▸ Exercise directions
Reproduce the listing from the line with "What is the difference between the values" to the line with "In the chart 'En situation d'impayé', what is the total", including both of those lines, and omit the pictures.

------ Data to use

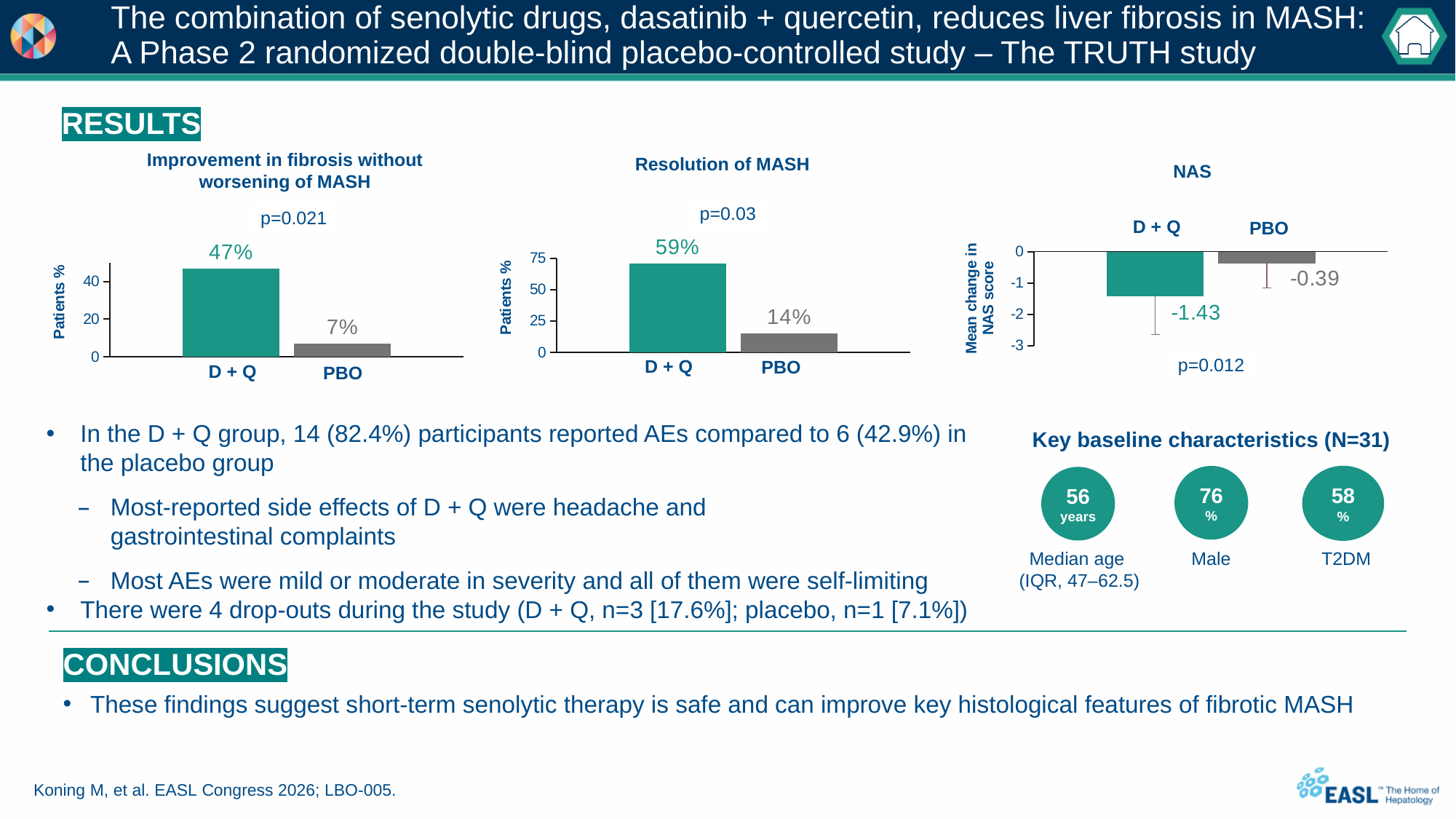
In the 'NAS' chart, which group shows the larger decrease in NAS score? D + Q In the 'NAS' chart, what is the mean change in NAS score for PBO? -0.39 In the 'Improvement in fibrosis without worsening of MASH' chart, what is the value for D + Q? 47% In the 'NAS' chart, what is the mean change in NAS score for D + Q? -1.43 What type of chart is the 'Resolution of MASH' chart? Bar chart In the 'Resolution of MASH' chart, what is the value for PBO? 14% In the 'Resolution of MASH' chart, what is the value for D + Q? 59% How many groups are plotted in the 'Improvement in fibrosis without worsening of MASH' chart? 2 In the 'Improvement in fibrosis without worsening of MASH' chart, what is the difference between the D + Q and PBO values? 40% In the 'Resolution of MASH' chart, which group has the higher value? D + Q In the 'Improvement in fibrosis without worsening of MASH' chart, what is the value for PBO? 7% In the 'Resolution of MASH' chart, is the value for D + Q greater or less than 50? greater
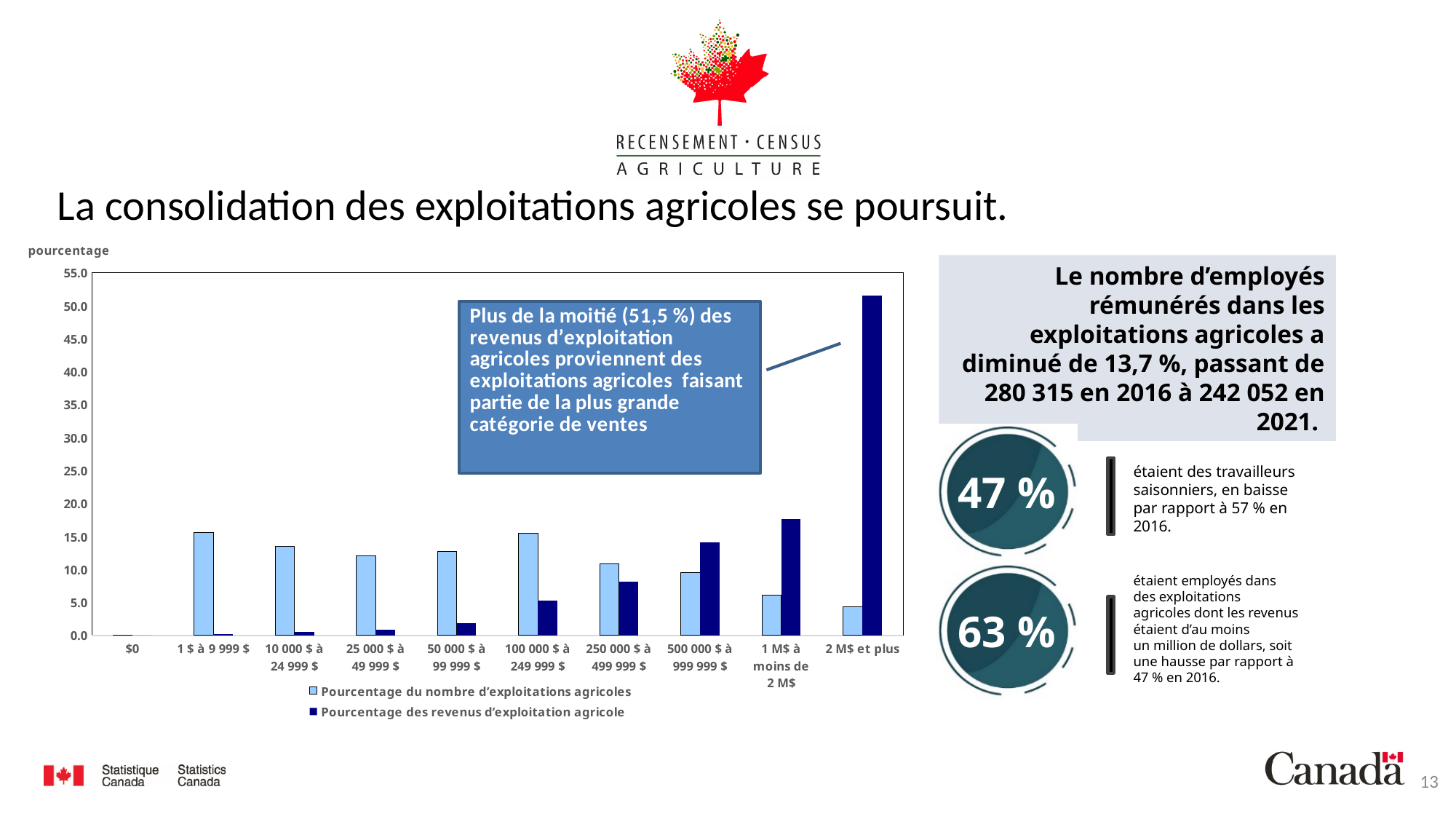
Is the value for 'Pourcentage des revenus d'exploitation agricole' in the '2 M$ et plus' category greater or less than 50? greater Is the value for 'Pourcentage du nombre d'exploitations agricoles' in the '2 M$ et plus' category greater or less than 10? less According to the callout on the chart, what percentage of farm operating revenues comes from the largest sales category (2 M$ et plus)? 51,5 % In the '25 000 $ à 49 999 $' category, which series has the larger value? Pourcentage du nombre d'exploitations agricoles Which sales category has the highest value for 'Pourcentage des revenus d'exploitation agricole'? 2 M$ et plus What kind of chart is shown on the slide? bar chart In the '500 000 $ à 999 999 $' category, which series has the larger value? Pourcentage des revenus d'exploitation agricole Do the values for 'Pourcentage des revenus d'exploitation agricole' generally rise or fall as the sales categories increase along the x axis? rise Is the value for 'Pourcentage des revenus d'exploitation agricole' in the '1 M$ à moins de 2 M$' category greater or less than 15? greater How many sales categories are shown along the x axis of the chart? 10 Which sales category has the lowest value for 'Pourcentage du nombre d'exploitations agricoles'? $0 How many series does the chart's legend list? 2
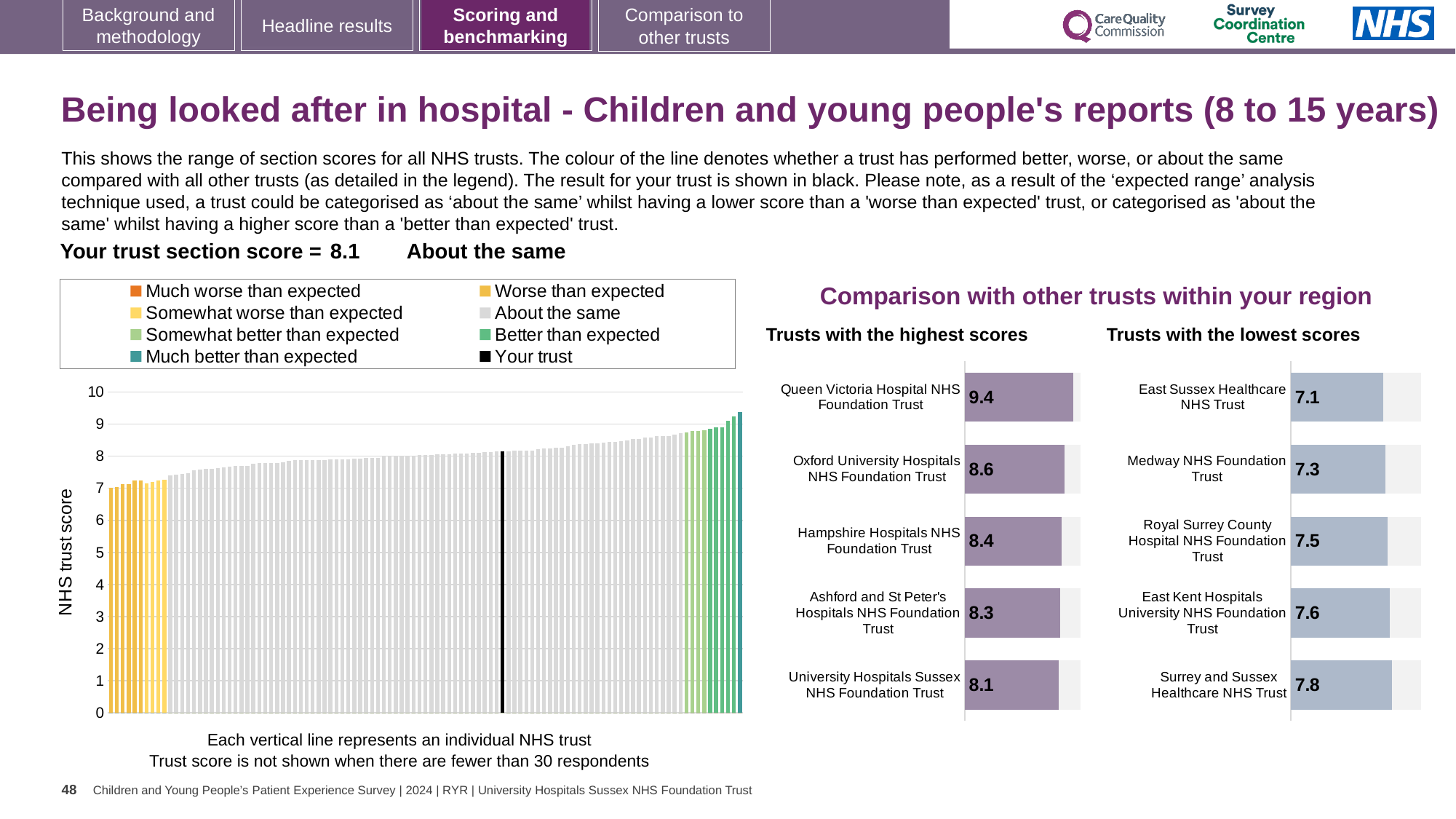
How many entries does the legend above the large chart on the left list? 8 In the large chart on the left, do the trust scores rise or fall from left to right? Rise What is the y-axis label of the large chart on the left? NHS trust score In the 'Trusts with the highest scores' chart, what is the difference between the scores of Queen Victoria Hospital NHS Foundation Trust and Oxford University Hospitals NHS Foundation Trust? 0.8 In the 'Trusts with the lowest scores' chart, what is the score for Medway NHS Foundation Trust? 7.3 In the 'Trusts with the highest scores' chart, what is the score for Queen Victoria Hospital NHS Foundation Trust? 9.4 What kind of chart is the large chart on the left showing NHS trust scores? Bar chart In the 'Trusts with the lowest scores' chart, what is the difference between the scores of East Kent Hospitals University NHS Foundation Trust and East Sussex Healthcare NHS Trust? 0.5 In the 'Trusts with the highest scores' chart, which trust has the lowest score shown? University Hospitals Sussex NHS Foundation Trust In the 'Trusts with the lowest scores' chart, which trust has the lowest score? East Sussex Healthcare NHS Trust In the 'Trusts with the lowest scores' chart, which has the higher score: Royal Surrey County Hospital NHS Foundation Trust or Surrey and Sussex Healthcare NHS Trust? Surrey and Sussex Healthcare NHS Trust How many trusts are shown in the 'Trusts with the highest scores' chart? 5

------------
------ Data to use

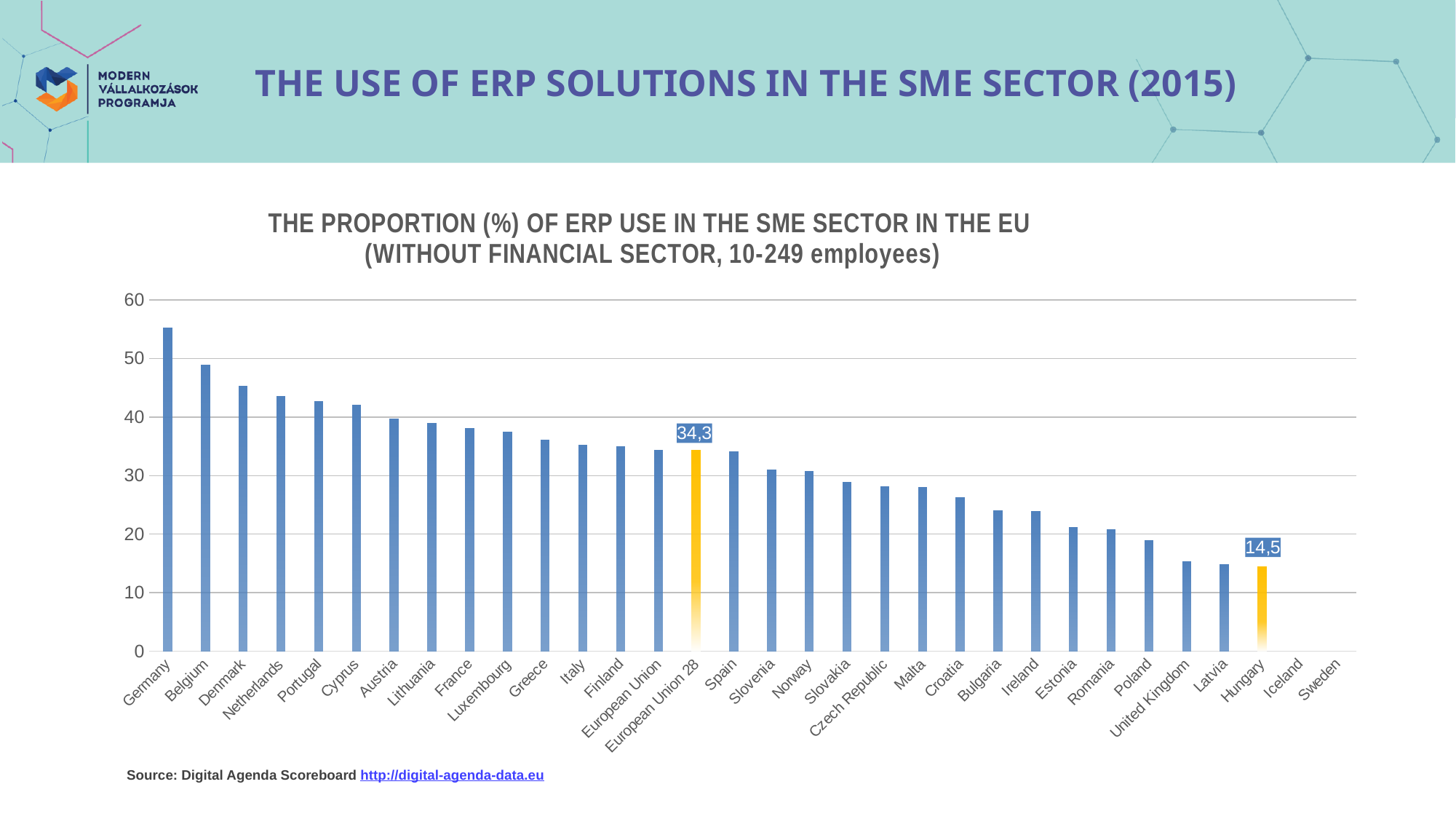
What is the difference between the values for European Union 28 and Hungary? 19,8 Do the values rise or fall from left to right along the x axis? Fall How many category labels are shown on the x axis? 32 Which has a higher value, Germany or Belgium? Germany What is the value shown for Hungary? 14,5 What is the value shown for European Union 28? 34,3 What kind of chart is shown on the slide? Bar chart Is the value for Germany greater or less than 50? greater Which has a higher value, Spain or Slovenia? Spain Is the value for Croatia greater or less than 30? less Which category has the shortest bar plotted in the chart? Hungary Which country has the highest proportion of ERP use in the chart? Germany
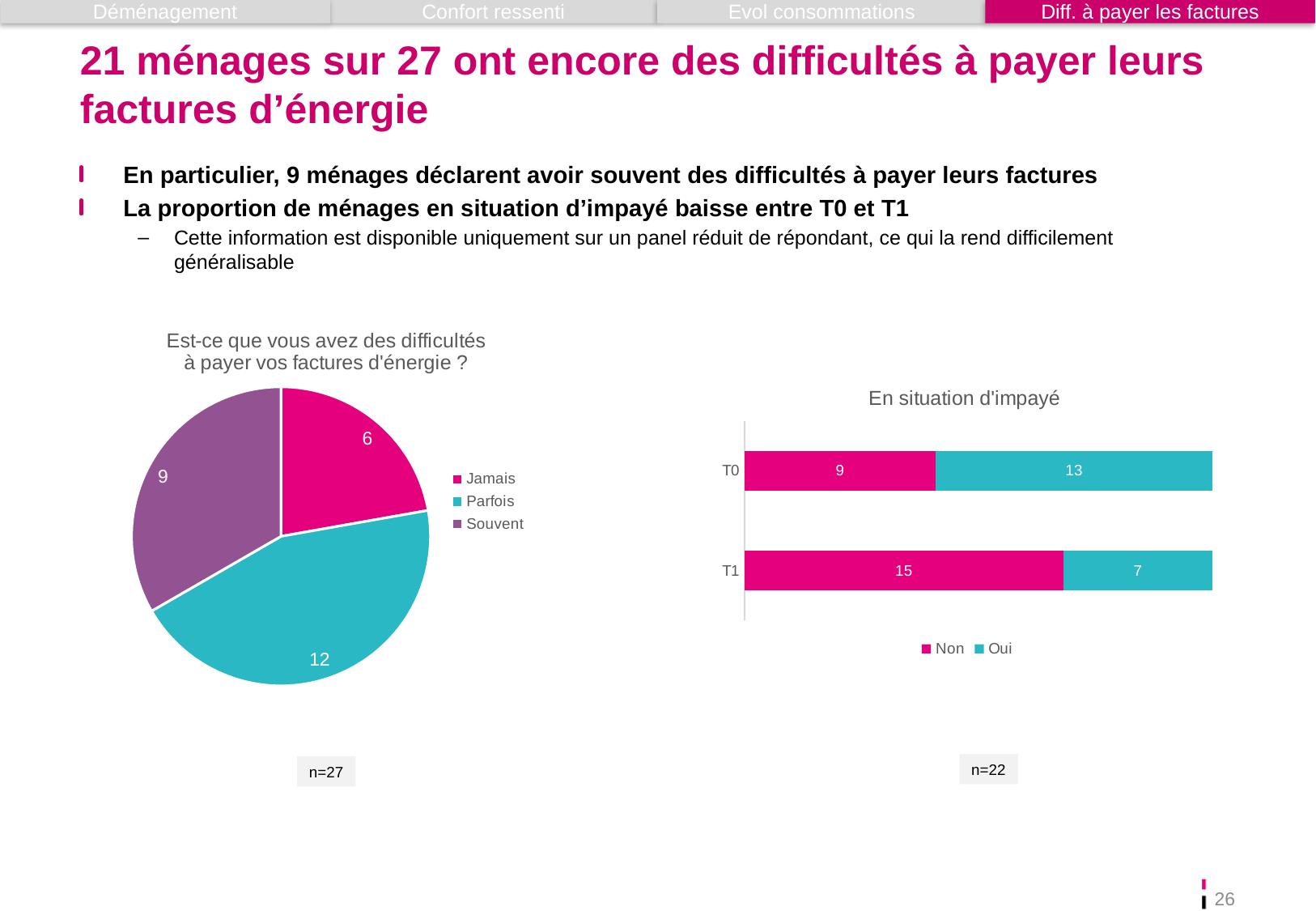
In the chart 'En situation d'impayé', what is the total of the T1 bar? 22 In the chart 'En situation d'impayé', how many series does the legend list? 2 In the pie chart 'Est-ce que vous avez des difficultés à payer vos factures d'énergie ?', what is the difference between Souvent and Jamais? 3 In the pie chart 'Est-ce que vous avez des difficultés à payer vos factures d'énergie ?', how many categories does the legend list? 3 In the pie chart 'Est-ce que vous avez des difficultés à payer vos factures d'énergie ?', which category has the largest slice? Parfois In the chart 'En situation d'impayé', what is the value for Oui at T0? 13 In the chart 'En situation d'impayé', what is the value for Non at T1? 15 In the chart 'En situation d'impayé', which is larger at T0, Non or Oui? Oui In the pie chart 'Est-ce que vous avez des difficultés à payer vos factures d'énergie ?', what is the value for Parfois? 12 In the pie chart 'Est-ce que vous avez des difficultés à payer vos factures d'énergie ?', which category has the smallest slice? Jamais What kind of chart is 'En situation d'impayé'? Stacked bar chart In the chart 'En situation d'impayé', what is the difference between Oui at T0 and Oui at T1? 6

------------

▸ Finished task
What is the difference between the values for European Union 28 and Hungary? 19,8 Do the values rise or fall from left to right along the x axis? Fall How many category labels are shown on the x axis? 32 Which has a higher value, Germany or Belgium? Germany What is the value shown for Hungary? 14,5 What is the value shown for European Union 28? 34,3 What kind of chart is shown on the slide? Bar chart Is the value for Germany greater or less than 50? greater Which has a higher value, Spain or Slovenia? Spain Is the value for Croatia greater or less than 30? less Which category has the shortest bar plotted in the chart? Hungary Which country has the highest proportion of ERP use in the chart? Germany
In the chart 'En situation d'impayé', what is the total of the T1 bar? 22 In the chart 'En situation d'impayé', how many series does the legend list? 2 In the pie chart 'Est-ce que vous avez des difficultés à payer vos factures d'énergie ?', what is the difference between Souvent and Jamais? 3 In the pie chart 'Est-ce que vous avez des difficultés à payer vos factures d'énergie ?', how many categories does the legend list? 3 In the pie chart 'Est-ce que vous avez des difficultés à payer vos factures d'énergie ?', which category has the largest slice? Parfois In the chart 'En situation d'impayé', what is the value for Oui at T0? 13 In the chart 'En situation d'impayé', what is the value for Non at T1? 15 In the chart 'En situation d'impayé', which is larger at T0, Non or Oui? Oui In the pie chart 'Est-ce que vous avez des difficultés à payer vos factures d'énergie ?', what is the value for Parfois? 12 In the pie chart 'Est-ce que vous avez des difficultés à payer vos factures d'énergie ?', which category has the smallest slice? Jamais What kind of chart is 'En situation d'impayé'? Stacked bar chart In the chart 'En situation d'impayé', what is the difference between Oui at T0 and Oui at T1? 6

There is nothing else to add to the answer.